**Text excerpt**
So what would we predict about humans, if we had just arrived from Mars and been given only a copy of Walker’s Primates of the World without the section on humans? We would first of all predict that they would form dominance hierarchies, and that high status individuals would reward those that conformed to the group norms so formed, and punish those who defected from them. We would predict a slight male dominance over females. We would expect that the progeny of high status individuals will preferentially rise to higher status than those born of low status parents (primate societies are not meritocracies, Silk 2009). We would expect that male dominance relies upon height and musculature – the bigger males tend to gain higher status even if there is no violence in the dominance behaviours of the species. There are more things we might say, but you see how this applies.

But what would we not be able to predict? Well we would not be able to predict when cultural influences modulate, moderate or even override these social dominance dispositions. We could not have predicted Elizabeth I or Benazir Bhutto (or maybe we could – both were acting as if they were sons of powerful males). We could not predict the rise of liberal democratic ideals, although once it is in play we might predict its eventual corruption and decline as plutocracy and nepotism reasserts itself. We could not predict American supermarkets, although once they are observed we can see some of the foraging dispositions (of males and females) of our predecessors being exploited.

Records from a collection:
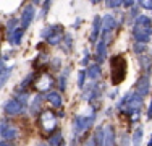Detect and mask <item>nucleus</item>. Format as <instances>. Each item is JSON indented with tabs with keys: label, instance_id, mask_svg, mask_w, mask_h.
I'll use <instances>...</instances> for the list:
<instances>
[{
	"label": "nucleus",
	"instance_id": "obj_1",
	"mask_svg": "<svg viewBox=\"0 0 152 146\" xmlns=\"http://www.w3.org/2000/svg\"><path fill=\"white\" fill-rule=\"evenodd\" d=\"M133 36H134L136 42H149L152 38V18L147 15H139L133 24Z\"/></svg>",
	"mask_w": 152,
	"mask_h": 146
},
{
	"label": "nucleus",
	"instance_id": "obj_2",
	"mask_svg": "<svg viewBox=\"0 0 152 146\" xmlns=\"http://www.w3.org/2000/svg\"><path fill=\"white\" fill-rule=\"evenodd\" d=\"M142 104H144V99L139 96V94H136L134 91H131V93L125 94V96L121 97L120 101H118L117 107L120 109L123 114L126 115H137L141 114V109H142Z\"/></svg>",
	"mask_w": 152,
	"mask_h": 146
},
{
	"label": "nucleus",
	"instance_id": "obj_3",
	"mask_svg": "<svg viewBox=\"0 0 152 146\" xmlns=\"http://www.w3.org/2000/svg\"><path fill=\"white\" fill-rule=\"evenodd\" d=\"M126 70H128V63H126L123 55H115L112 57V83L113 86L120 85L126 76Z\"/></svg>",
	"mask_w": 152,
	"mask_h": 146
},
{
	"label": "nucleus",
	"instance_id": "obj_4",
	"mask_svg": "<svg viewBox=\"0 0 152 146\" xmlns=\"http://www.w3.org/2000/svg\"><path fill=\"white\" fill-rule=\"evenodd\" d=\"M41 36L47 39V42L50 46H58L61 44L65 38V32H63V26L61 24H49L41 31Z\"/></svg>",
	"mask_w": 152,
	"mask_h": 146
},
{
	"label": "nucleus",
	"instance_id": "obj_5",
	"mask_svg": "<svg viewBox=\"0 0 152 146\" xmlns=\"http://www.w3.org/2000/svg\"><path fill=\"white\" fill-rule=\"evenodd\" d=\"M94 120H96V112H92L91 115H75L73 117V135L75 136H79L81 133H84L88 128H91Z\"/></svg>",
	"mask_w": 152,
	"mask_h": 146
},
{
	"label": "nucleus",
	"instance_id": "obj_6",
	"mask_svg": "<svg viewBox=\"0 0 152 146\" xmlns=\"http://www.w3.org/2000/svg\"><path fill=\"white\" fill-rule=\"evenodd\" d=\"M117 24H118V20L113 16V15L107 13L102 16V31H100V39H105L108 42L112 39V32L117 29Z\"/></svg>",
	"mask_w": 152,
	"mask_h": 146
},
{
	"label": "nucleus",
	"instance_id": "obj_7",
	"mask_svg": "<svg viewBox=\"0 0 152 146\" xmlns=\"http://www.w3.org/2000/svg\"><path fill=\"white\" fill-rule=\"evenodd\" d=\"M39 123H41L42 130L50 131V135H52V131L55 130V125H57V115L50 111H44L39 115Z\"/></svg>",
	"mask_w": 152,
	"mask_h": 146
},
{
	"label": "nucleus",
	"instance_id": "obj_8",
	"mask_svg": "<svg viewBox=\"0 0 152 146\" xmlns=\"http://www.w3.org/2000/svg\"><path fill=\"white\" fill-rule=\"evenodd\" d=\"M24 111H26V105H23L16 97L8 99L5 104H3V112H5L7 115H12V117L21 115V114H24Z\"/></svg>",
	"mask_w": 152,
	"mask_h": 146
},
{
	"label": "nucleus",
	"instance_id": "obj_9",
	"mask_svg": "<svg viewBox=\"0 0 152 146\" xmlns=\"http://www.w3.org/2000/svg\"><path fill=\"white\" fill-rule=\"evenodd\" d=\"M34 18H36V8H34V5H31V3L24 5L23 12H21V20H20L21 28H23V29H28V28L32 24Z\"/></svg>",
	"mask_w": 152,
	"mask_h": 146
},
{
	"label": "nucleus",
	"instance_id": "obj_10",
	"mask_svg": "<svg viewBox=\"0 0 152 146\" xmlns=\"http://www.w3.org/2000/svg\"><path fill=\"white\" fill-rule=\"evenodd\" d=\"M151 88H152V85H151V80H149V75H142L139 80L136 81V89H134V93L136 94H139L141 97H146L147 94L151 93Z\"/></svg>",
	"mask_w": 152,
	"mask_h": 146
},
{
	"label": "nucleus",
	"instance_id": "obj_11",
	"mask_svg": "<svg viewBox=\"0 0 152 146\" xmlns=\"http://www.w3.org/2000/svg\"><path fill=\"white\" fill-rule=\"evenodd\" d=\"M100 31H102V16L96 15L94 20H92V24H91V34H89V41H91L92 44L99 42Z\"/></svg>",
	"mask_w": 152,
	"mask_h": 146
},
{
	"label": "nucleus",
	"instance_id": "obj_12",
	"mask_svg": "<svg viewBox=\"0 0 152 146\" xmlns=\"http://www.w3.org/2000/svg\"><path fill=\"white\" fill-rule=\"evenodd\" d=\"M107 46H108V42L105 39H99V42L96 44V55H94L96 63L100 65L107 58Z\"/></svg>",
	"mask_w": 152,
	"mask_h": 146
},
{
	"label": "nucleus",
	"instance_id": "obj_13",
	"mask_svg": "<svg viewBox=\"0 0 152 146\" xmlns=\"http://www.w3.org/2000/svg\"><path fill=\"white\" fill-rule=\"evenodd\" d=\"M45 99L52 107H55V109H60L61 105H63V97H61L60 91H49V93L45 94Z\"/></svg>",
	"mask_w": 152,
	"mask_h": 146
},
{
	"label": "nucleus",
	"instance_id": "obj_14",
	"mask_svg": "<svg viewBox=\"0 0 152 146\" xmlns=\"http://www.w3.org/2000/svg\"><path fill=\"white\" fill-rule=\"evenodd\" d=\"M115 127L113 125H105L104 127V146H115Z\"/></svg>",
	"mask_w": 152,
	"mask_h": 146
},
{
	"label": "nucleus",
	"instance_id": "obj_15",
	"mask_svg": "<svg viewBox=\"0 0 152 146\" xmlns=\"http://www.w3.org/2000/svg\"><path fill=\"white\" fill-rule=\"evenodd\" d=\"M34 86L39 88L41 91H45V89H49V86H52V78H50L47 73H42L41 76H37V80H36Z\"/></svg>",
	"mask_w": 152,
	"mask_h": 146
},
{
	"label": "nucleus",
	"instance_id": "obj_16",
	"mask_svg": "<svg viewBox=\"0 0 152 146\" xmlns=\"http://www.w3.org/2000/svg\"><path fill=\"white\" fill-rule=\"evenodd\" d=\"M18 135H20V131H18L16 127L8 123V127L3 130V133H2V136H0V138H3L5 141H10V143H12L13 140H16V138H18Z\"/></svg>",
	"mask_w": 152,
	"mask_h": 146
},
{
	"label": "nucleus",
	"instance_id": "obj_17",
	"mask_svg": "<svg viewBox=\"0 0 152 146\" xmlns=\"http://www.w3.org/2000/svg\"><path fill=\"white\" fill-rule=\"evenodd\" d=\"M12 72H13V67H5V65L0 62V89L7 85L8 78L12 76Z\"/></svg>",
	"mask_w": 152,
	"mask_h": 146
},
{
	"label": "nucleus",
	"instance_id": "obj_18",
	"mask_svg": "<svg viewBox=\"0 0 152 146\" xmlns=\"http://www.w3.org/2000/svg\"><path fill=\"white\" fill-rule=\"evenodd\" d=\"M23 34H24V29L23 28H16L12 34L7 36V39H8V42L12 44V46H20L21 39H23Z\"/></svg>",
	"mask_w": 152,
	"mask_h": 146
},
{
	"label": "nucleus",
	"instance_id": "obj_19",
	"mask_svg": "<svg viewBox=\"0 0 152 146\" xmlns=\"http://www.w3.org/2000/svg\"><path fill=\"white\" fill-rule=\"evenodd\" d=\"M86 73H88V78L92 80V81H96V80L100 78V73H102V68H100L99 63H92L88 67V70H86Z\"/></svg>",
	"mask_w": 152,
	"mask_h": 146
},
{
	"label": "nucleus",
	"instance_id": "obj_20",
	"mask_svg": "<svg viewBox=\"0 0 152 146\" xmlns=\"http://www.w3.org/2000/svg\"><path fill=\"white\" fill-rule=\"evenodd\" d=\"M49 146H65L63 141V133L60 130H55L49 138Z\"/></svg>",
	"mask_w": 152,
	"mask_h": 146
},
{
	"label": "nucleus",
	"instance_id": "obj_21",
	"mask_svg": "<svg viewBox=\"0 0 152 146\" xmlns=\"http://www.w3.org/2000/svg\"><path fill=\"white\" fill-rule=\"evenodd\" d=\"M94 143H96V146H104V127L102 125H97L96 130H94Z\"/></svg>",
	"mask_w": 152,
	"mask_h": 146
},
{
	"label": "nucleus",
	"instance_id": "obj_22",
	"mask_svg": "<svg viewBox=\"0 0 152 146\" xmlns=\"http://www.w3.org/2000/svg\"><path fill=\"white\" fill-rule=\"evenodd\" d=\"M41 105H42V96H41V94H37V96L32 99L31 105H29V112L32 115H37L39 111H41Z\"/></svg>",
	"mask_w": 152,
	"mask_h": 146
},
{
	"label": "nucleus",
	"instance_id": "obj_23",
	"mask_svg": "<svg viewBox=\"0 0 152 146\" xmlns=\"http://www.w3.org/2000/svg\"><path fill=\"white\" fill-rule=\"evenodd\" d=\"M139 65H141V68H142L144 72L149 73L151 68H152V55H149V54H146V55H141Z\"/></svg>",
	"mask_w": 152,
	"mask_h": 146
},
{
	"label": "nucleus",
	"instance_id": "obj_24",
	"mask_svg": "<svg viewBox=\"0 0 152 146\" xmlns=\"http://www.w3.org/2000/svg\"><path fill=\"white\" fill-rule=\"evenodd\" d=\"M68 76H70V67H66L60 75V80H58V89L60 91H65L66 89V83H68Z\"/></svg>",
	"mask_w": 152,
	"mask_h": 146
},
{
	"label": "nucleus",
	"instance_id": "obj_25",
	"mask_svg": "<svg viewBox=\"0 0 152 146\" xmlns=\"http://www.w3.org/2000/svg\"><path fill=\"white\" fill-rule=\"evenodd\" d=\"M142 136H144V128H142V125H141V127H137L134 130V133H133V146H141Z\"/></svg>",
	"mask_w": 152,
	"mask_h": 146
},
{
	"label": "nucleus",
	"instance_id": "obj_26",
	"mask_svg": "<svg viewBox=\"0 0 152 146\" xmlns=\"http://www.w3.org/2000/svg\"><path fill=\"white\" fill-rule=\"evenodd\" d=\"M61 46H63L61 49H65V52H66V54L71 52V47H73V39H71L70 34H65L63 41H61Z\"/></svg>",
	"mask_w": 152,
	"mask_h": 146
},
{
	"label": "nucleus",
	"instance_id": "obj_27",
	"mask_svg": "<svg viewBox=\"0 0 152 146\" xmlns=\"http://www.w3.org/2000/svg\"><path fill=\"white\" fill-rule=\"evenodd\" d=\"M86 78H88V73H86V70H79L78 72V88H79V89H84Z\"/></svg>",
	"mask_w": 152,
	"mask_h": 146
},
{
	"label": "nucleus",
	"instance_id": "obj_28",
	"mask_svg": "<svg viewBox=\"0 0 152 146\" xmlns=\"http://www.w3.org/2000/svg\"><path fill=\"white\" fill-rule=\"evenodd\" d=\"M18 21H20V20H16V18H12V20H8V23H7V36L12 34V32L16 29Z\"/></svg>",
	"mask_w": 152,
	"mask_h": 146
},
{
	"label": "nucleus",
	"instance_id": "obj_29",
	"mask_svg": "<svg viewBox=\"0 0 152 146\" xmlns=\"http://www.w3.org/2000/svg\"><path fill=\"white\" fill-rule=\"evenodd\" d=\"M133 50H134L136 54H141V55H144V54L147 52V46H146V44H141V42H136L134 46H133Z\"/></svg>",
	"mask_w": 152,
	"mask_h": 146
},
{
	"label": "nucleus",
	"instance_id": "obj_30",
	"mask_svg": "<svg viewBox=\"0 0 152 146\" xmlns=\"http://www.w3.org/2000/svg\"><path fill=\"white\" fill-rule=\"evenodd\" d=\"M34 80H36V73H29V75H28L26 78L23 80V83H21V88H23V89H24V88H28L32 81H34Z\"/></svg>",
	"mask_w": 152,
	"mask_h": 146
},
{
	"label": "nucleus",
	"instance_id": "obj_31",
	"mask_svg": "<svg viewBox=\"0 0 152 146\" xmlns=\"http://www.w3.org/2000/svg\"><path fill=\"white\" fill-rule=\"evenodd\" d=\"M105 5L108 8H120L123 5V2H120V0H108V2H105Z\"/></svg>",
	"mask_w": 152,
	"mask_h": 146
},
{
	"label": "nucleus",
	"instance_id": "obj_32",
	"mask_svg": "<svg viewBox=\"0 0 152 146\" xmlns=\"http://www.w3.org/2000/svg\"><path fill=\"white\" fill-rule=\"evenodd\" d=\"M137 5H139L141 8L152 10V0H141V2H137Z\"/></svg>",
	"mask_w": 152,
	"mask_h": 146
},
{
	"label": "nucleus",
	"instance_id": "obj_33",
	"mask_svg": "<svg viewBox=\"0 0 152 146\" xmlns=\"http://www.w3.org/2000/svg\"><path fill=\"white\" fill-rule=\"evenodd\" d=\"M89 60H91V54L86 50L84 52V57H83V60H81V65H84V67H88L89 65Z\"/></svg>",
	"mask_w": 152,
	"mask_h": 146
},
{
	"label": "nucleus",
	"instance_id": "obj_34",
	"mask_svg": "<svg viewBox=\"0 0 152 146\" xmlns=\"http://www.w3.org/2000/svg\"><path fill=\"white\" fill-rule=\"evenodd\" d=\"M8 127V123H7V120L3 119V117H0V136H2V133H3V130Z\"/></svg>",
	"mask_w": 152,
	"mask_h": 146
},
{
	"label": "nucleus",
	"instance_id": "obj_35",
	"mask_svg": "<svg viewBox=\"0 0 152 146\" xmlns=\"http://www.w3.org/2000/svg\"><path fill=\"white\" fill-rule=\"evenodd\" d=\"M147 120H152V101L149 104V109H147Z\"/></svg>",
	"mask_w": 152,
	"mask_h": 146
},
{
	"label": "nucleus",
	"instance_id": "obj_36",
	"mask_svg": "<svg viewBox=\"0 0 152 146\" xmlns=\"http://www.w3.org/2000/svg\"><path fill=\"white\" fill-rule=\"evenodd\" d=\"M134 5H137V3L133 2V0H129V2H123V7H126V8H128V7H134Z\"/></svg>",
	"mask_w": 152,
	"mask_h": 146
},
{
	"label": "nucleus",
	"instance_id": "obj_37",
	"mask_svg": "<svg viewBox=\"0 0 152 146\" xmlns=\"http://www.w3.org/2000/svg\"><path fill=\"white\" fill-rule=\"evenodd\" d=\"M0 146H13L10 141H5V140H0Z\"/></svg>",
	"mask_w": 152,
	"mask_h": 146
},
{
	"label": "nucleus",
	"instance_id": "obj_38",
	"mask_svg": "<svg viewBox=\"0 0 152 146\" xmlns=\"http://www.w3.org/2000/svg\"><path fill=\"white\" fill-rule=\"evenodd\" d=\"M117 94H118V91H117V89H115V91H112V93H110V97L113 99V97H117Z\"/></svg>",
	"mask_w": 152,
	"mask_h": 146
},
{
	"label": "nucleus",
	"instance_id": "obj_39",
	"mask_svg": "<svg viewBox=\"0 0 152 146\" xmlns=\"http://www.w3.org/2000/svg\"><path fill=\"white\" fill-rule=\"evenodd\" d=\"M147 146H152V136H151V140H149V143H147Z\"/></svg>",
	"mask_w": 152,
	"mask_h": 146
},
{
	"label": "nucleus",
	"instance_id": "obj_40",
	"mask_svg": "<svg viewBox=\"0 0 152 146\" xmlns=\"http://www.w3.org/2000/svg\"><path fill=\"white\" fill-rule=\"evenodd\" d=\"M39 146H49V145H39Z\"/></svg>",
	"mask_w": 152,
	"mask_h": 146
}]
</instances>
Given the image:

**Given problem 1**
In the passage on predicting human behavior from primates, why does the text suggest, with the words "or maybe we could," that Elizabeth I and Benazir Bhutto might have been predictable after all? Answer in one to three sentences.
**Given problem 2**
Extend the passage on predicting human behavior from primates, starting after its final sentence about American supermarkets.

**Written reply 1**
Both of them were acting as if they were sons of powerful males. That fits the primate expectation that the offspring of high-status individuals rise to high status.

**Written reply 2**
All this does is set up the baseline of expectations. It is not, I think, even remotely possible to give a complete account of societal structures in terms of our shared ape heritage, although that heritage can be ignored at our peril.

I should note that the sort of explanations I am giving (sketching roughly) here are not the outcome of evolutionary psychology per se. Instead, it is the outcome of a number of disparate and only vaguely connected lines of research. Such research covers comparative cognitive psychology (e.g., Suddendorf 2008, a critique of Wynne and Bolhuis 2008), race psychology (Sidanius and Pratto 1999, Sidanius et al. 2000), the effect of status on primate testosterone levels (Anestis 2010, Eisenegger et al. 2011, Gray 2011), the neurology of social behaviour (Harmon-Jones and Winkielman 2007), and so on. Each of these either relies upon something like phylogenetic bracketing (as in comparative psychology) or is consonant with it (as in social dominance psychology).

There are limitations to this method. An inference to homologous traits or behaviours is going to work just to the extent that the species does not have what cladists call an autapomorphy for that trait, which is to say a trait that is unique or in a unique state for that species not shared with other species. For example, the speech centres of the human brain have homologs in other primates, but not as speech centres. Complex grammatical speech is our autapomorphy (and perhaps was also shared by extinct species like H. heidelbergensis, H. neanderthalensis and H. erectus, but we are the sole possessors of it now). So we could not predict symbolic language from a knowledge of other primates.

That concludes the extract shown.